Report every line of the data below that contains the word "nucleus", copying each such line in full.

** START **

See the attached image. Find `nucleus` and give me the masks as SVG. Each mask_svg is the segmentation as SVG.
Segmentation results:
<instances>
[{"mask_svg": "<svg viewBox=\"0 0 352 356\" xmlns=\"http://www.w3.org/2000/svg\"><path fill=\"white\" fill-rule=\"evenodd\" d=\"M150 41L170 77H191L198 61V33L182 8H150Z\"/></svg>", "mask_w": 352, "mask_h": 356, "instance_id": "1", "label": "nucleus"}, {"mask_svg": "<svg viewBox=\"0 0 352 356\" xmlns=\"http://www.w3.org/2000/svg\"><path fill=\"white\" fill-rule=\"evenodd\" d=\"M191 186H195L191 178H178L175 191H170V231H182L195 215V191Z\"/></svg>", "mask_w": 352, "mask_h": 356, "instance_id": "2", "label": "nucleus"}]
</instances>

** END **

§ **Final result**
See the attached image. Find `nucleus` and give me the masks as SVG. Each mask_svg is the segmentation as SVG.
[{"mask_svg": "<svg viewBox=\"0 0 352 356\" xmlns=\"http://www.w3.org/2000/svg\"><path fill=\"white\" fill-rule=\"evenodd\" d=\"M150 41L170 77H191L198 61V33L182 8H150Z\"/></svg>", "mask_w": 352, "mask_h": 356, "instance_id": "1", "label": "nucleus"}, {"mask_svg": "<svg viewBox=\"0 0 352 356\" xmlns=\"http://www.w3.org/2000/svg\"><path fill=\"white\" fill-rule=\"evenodd\" d=\"M191 186H195L191 178H178L175 191H170V231H182L195 215V191Z\"/></svg>", "mask_w": 352, "mask_h": 356, "instance_id": "2", "label": "nucleus"}]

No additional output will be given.